Ceph supported IO rate limiting for RBD images starting from version 13.2.0 (Mimic). This version only supported rate limiting for total IOPS scenario and supported bursts, allowing configuration of burst rate but not controlling burst duration (effectively equivalent to setting burst duration to 1 second and unmodifiable). Version 14.2.0 (Nautilus) added support for rate limiting in 5 additional scenarios: read IOPS, write IOPS, total BPS, read BPS, and write BPS, while maintaining the same burst support effects.

Librbd’s rate limiting mechanism supports bursts and allows configuration of burst rates, but does not support controlling burst duration. It is implemented using a token bucket. The token bucket refill rate can be adjusted using the rbd_qos_schedule_tick_min parameter, defaulting to 50ms. Users can configure the base rate and burst rate through the following parameters:

Scenario	Basic Rate Limit Config	Burst Rate Config
Total IOPS	rbd_qos_iops_limit	rbd_qos_iops_burst
Read IOPS	rbd_qos_iops_read_limit	rbd_qos_iops_read_burst
Write IOPS	rbd_qos_iops_write_limit	rbd_qos_iops_write_burst
Total BPS	rbd_qos_bps_limit	rbd_qos_bps_burst
Read BPS	rbd_qos_bps_read_limit	rbd_qos_bps_read_burst
Write BPS	rbd_qos_bps_write_limit	rbd_qos_bps_write_burst

spdk

SPDK’s QoS rate limiting is implemented at the bdev layer and uses a token bucket. It supports separate configuration for IOPS and BW but does not support burst rates. Configuration is done via the RPC request bdev_set_qos_limit. The configuration parameters are as follows:

Parameter	Explanation
rw_ios_per_sec	IOPS limit
rw_mbytes_per_sec	Read/Write bandwidth limit
r_mbytes_per_sec	Read bandwidth limit
w_mbytes_per_sec	Write bandwidth limit

SPDK refills the token bucket by registering a poller function bdev_channel_poll_qos, with a frequency hardcoded as SPDK_BDEV_QOS_TIMESLICE_IN_USEC, defaulting to 1ms. The amount of tokens added per refill is Total rate / Timeslice.

## COMPLETE THE FOLLOWING
A. Can you return, word for word, the stretch of the rate-limiting text that opens with the words containing "SPDK refills the" and closes with "rate / Timeslice."?
B. Which lines in the rows contain the word "closer"? Identify each one and copy it in full.

## RECORDS TO PROCESS
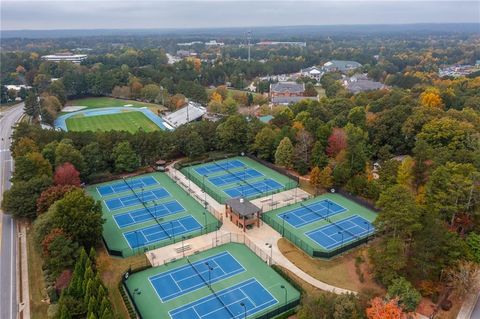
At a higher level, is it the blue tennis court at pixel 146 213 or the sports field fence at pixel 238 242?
the blue tennis court at pixel 146 213

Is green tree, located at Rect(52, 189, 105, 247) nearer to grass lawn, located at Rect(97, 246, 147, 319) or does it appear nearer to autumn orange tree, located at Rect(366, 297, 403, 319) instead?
grass lawn, located at Rect(97, 246, 147, 319)

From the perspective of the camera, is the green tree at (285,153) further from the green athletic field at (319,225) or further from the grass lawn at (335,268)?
the grass lawn at (335,268)

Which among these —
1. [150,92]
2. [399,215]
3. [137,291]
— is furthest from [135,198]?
[150,92]

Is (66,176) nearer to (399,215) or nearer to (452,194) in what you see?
(399,215)

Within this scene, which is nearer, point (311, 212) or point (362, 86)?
point (311, 212)

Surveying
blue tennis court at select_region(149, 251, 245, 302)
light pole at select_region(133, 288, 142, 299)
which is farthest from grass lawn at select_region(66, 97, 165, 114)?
light pole at select_region(133, 288, 142, 299)

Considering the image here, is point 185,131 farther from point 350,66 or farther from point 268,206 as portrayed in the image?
point 350,66

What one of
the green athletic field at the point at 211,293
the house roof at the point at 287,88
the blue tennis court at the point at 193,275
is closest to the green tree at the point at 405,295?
the green athletic field at the point at 211,293
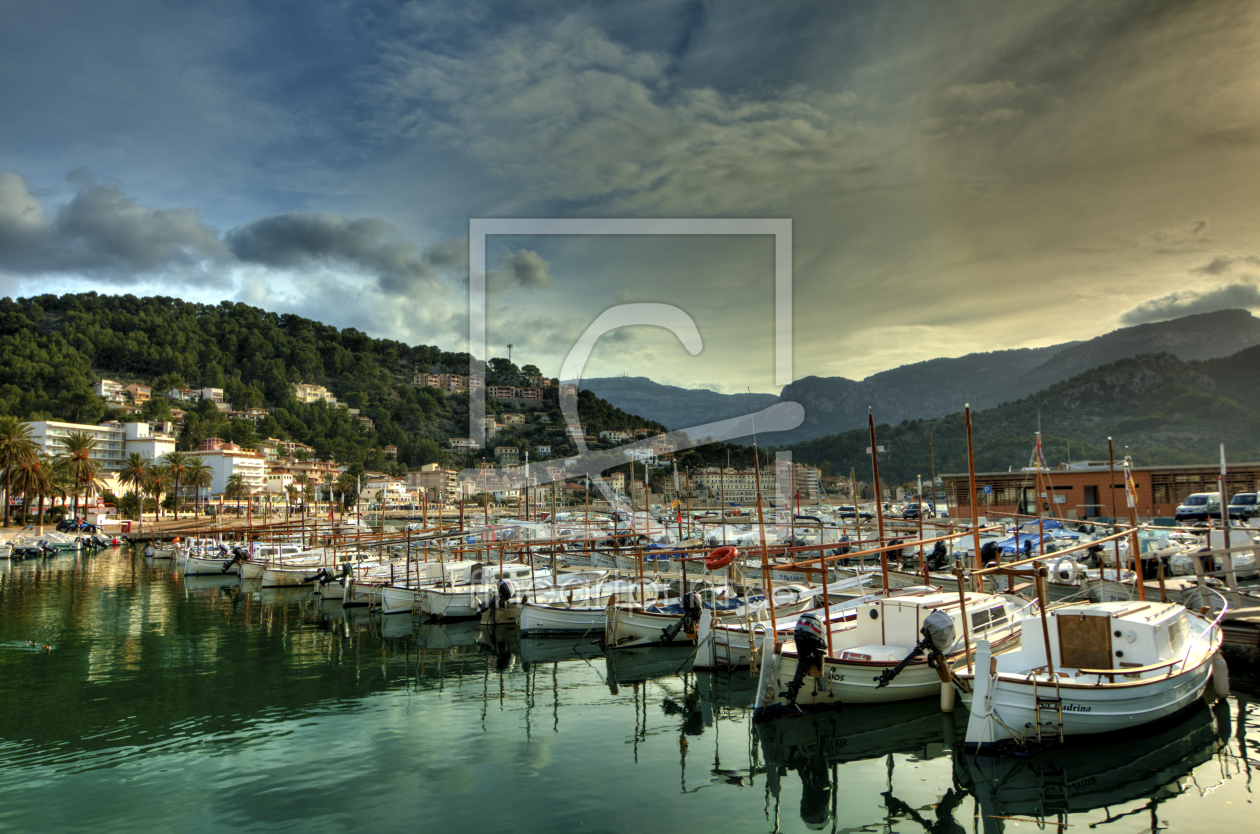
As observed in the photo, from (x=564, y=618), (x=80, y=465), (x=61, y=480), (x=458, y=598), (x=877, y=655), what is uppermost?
(x=80, y=465)

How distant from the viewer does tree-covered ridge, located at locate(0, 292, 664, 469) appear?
131 meters

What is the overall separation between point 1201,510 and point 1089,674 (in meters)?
35.6

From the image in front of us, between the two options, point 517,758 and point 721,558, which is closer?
point 517,758

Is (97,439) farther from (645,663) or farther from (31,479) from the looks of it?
(645,663)

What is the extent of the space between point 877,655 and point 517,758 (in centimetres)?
765

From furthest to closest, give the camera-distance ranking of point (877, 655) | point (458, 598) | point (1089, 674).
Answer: point (458, 598), point (877, 655), point (1089, 674)

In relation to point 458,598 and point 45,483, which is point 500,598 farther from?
point 45,483

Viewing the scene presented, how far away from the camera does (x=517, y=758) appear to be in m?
12.8

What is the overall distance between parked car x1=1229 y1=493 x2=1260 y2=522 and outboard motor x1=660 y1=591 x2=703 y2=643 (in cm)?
3082

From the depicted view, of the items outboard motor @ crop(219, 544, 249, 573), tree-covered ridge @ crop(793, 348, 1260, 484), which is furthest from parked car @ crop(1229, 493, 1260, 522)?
tree-covered ridge @ crop(793, 348, 1260, 484)

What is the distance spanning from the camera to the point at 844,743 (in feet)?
43.9

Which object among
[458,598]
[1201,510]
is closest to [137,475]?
[458,598]

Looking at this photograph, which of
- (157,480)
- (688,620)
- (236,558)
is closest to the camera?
(688,620)

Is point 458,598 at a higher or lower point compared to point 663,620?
lower
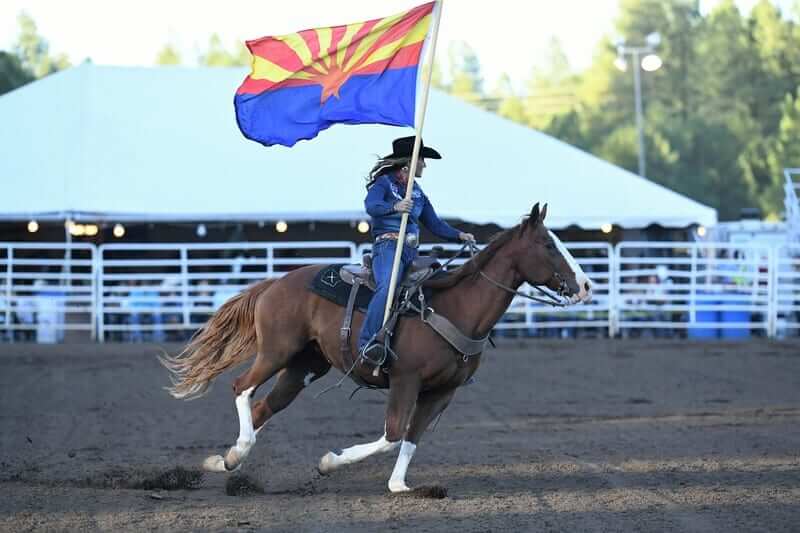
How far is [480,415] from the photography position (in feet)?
37.5

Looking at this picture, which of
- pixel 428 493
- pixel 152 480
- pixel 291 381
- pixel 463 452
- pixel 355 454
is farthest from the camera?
pixel 463 452

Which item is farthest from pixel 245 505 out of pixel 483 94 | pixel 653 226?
pixel 483 94

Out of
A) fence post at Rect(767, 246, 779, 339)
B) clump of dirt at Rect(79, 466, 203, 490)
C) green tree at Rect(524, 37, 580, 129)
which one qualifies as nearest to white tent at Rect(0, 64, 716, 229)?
fence post at Rect(767, 246, 779, 339)

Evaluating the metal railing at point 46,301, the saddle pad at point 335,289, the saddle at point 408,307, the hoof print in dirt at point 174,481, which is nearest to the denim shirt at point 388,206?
the saddle at point 408,307

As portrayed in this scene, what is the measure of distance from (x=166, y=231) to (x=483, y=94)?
7149cm

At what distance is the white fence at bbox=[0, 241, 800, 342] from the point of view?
66.6ft

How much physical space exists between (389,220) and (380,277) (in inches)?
16.1

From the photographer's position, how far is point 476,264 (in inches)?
290

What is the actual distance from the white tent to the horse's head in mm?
14321

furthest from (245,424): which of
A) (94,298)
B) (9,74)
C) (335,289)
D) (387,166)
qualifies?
(9,74)

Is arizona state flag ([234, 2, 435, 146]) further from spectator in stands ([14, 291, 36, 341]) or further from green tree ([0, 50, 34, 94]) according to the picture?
green tree ([0, 50, 34, 94])

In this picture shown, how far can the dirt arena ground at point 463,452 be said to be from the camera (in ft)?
20.2

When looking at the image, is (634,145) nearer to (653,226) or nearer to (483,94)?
(653,226)

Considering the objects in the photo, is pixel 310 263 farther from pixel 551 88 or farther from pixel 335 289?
pixel 551 88
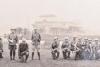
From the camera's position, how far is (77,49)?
927 cm

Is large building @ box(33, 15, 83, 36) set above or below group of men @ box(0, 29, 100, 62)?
above

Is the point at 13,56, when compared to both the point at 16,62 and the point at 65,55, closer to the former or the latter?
the point at 16,62

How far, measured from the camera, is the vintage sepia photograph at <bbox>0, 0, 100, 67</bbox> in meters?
8.83

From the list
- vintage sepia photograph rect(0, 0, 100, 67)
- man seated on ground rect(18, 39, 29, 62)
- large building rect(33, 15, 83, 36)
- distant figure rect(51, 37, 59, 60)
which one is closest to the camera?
man seated on ground rect(18, 39, 29, 62)

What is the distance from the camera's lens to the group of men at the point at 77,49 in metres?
9.20

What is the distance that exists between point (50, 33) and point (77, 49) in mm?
1665

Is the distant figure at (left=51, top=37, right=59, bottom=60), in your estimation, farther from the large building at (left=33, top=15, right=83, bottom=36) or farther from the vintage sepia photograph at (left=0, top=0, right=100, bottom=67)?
Result: the large building at (left=33, top=15, right=83, bottom=36)

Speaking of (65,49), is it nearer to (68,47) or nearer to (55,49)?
(68,47)

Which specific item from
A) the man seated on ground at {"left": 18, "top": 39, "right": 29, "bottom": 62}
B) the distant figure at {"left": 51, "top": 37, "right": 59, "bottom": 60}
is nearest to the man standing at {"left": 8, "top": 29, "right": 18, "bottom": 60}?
the man seated on ground at {"left": 18, "top": 39, "right": 29, "bottom": 62}

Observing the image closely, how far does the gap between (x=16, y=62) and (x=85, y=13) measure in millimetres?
3396

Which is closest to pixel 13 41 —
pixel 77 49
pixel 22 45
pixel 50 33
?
pixel 22 45

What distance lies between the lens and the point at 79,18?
10797 mm

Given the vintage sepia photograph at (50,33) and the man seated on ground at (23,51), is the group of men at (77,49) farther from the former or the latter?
the man seated on ground at (23,51)

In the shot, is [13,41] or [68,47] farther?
[68,47]
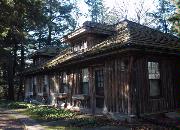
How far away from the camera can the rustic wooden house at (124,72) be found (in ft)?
43.1

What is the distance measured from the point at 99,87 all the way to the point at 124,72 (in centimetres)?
279

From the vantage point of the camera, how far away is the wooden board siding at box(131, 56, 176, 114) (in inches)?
520

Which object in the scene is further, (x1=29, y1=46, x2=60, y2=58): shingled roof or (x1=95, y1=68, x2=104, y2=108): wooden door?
(x1=29, y1=46, x2=60, y2=58): shingled roof

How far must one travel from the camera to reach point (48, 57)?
97.3ft

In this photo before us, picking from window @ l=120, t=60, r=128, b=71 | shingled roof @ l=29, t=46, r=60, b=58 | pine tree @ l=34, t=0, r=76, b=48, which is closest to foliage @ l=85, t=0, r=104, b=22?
pine tree @ l=34, t=0, r=76, b=48

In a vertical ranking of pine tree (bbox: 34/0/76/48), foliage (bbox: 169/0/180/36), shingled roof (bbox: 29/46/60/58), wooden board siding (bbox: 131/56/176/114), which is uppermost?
pine tree (bbox: 34/0/76/48)

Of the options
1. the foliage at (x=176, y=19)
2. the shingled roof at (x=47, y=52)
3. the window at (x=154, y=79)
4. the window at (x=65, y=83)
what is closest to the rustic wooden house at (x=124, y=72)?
Result: the window at (x=154, y=79)

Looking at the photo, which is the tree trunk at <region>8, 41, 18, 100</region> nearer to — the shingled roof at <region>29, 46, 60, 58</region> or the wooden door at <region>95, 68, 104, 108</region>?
the shingled roof at <region>29, 46, 60, 58</region>

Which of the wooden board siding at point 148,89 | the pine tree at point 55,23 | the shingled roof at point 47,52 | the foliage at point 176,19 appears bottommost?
the wooden board siding at point 148,89

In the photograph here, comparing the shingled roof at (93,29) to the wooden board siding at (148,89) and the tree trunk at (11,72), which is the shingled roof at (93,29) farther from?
the tree trunk at (11,72)

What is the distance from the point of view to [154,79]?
46.9 feet

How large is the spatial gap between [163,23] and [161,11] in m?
2.03

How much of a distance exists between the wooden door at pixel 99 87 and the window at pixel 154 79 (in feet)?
9.31

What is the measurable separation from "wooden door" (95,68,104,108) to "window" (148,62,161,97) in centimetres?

## SOLUTIONS TO THE TASKS
A.
SPDK refills the token bucket by registering a poller function bdev_channel_poll_qos, with a frequency hardcoded as SPDK_BDEV_QOS_TIMESLICE_IN_USEC, defaulting to 1ms. The amount of tokens added per refill is Total rate / Timeslice.

B.
From the image in front of us, between the two options, point 517,758 and point 721,558, which is closer?
Is the point at 13,56, when compared to both the point at 16,62 and the point at 65,55, closer to the former or the latter?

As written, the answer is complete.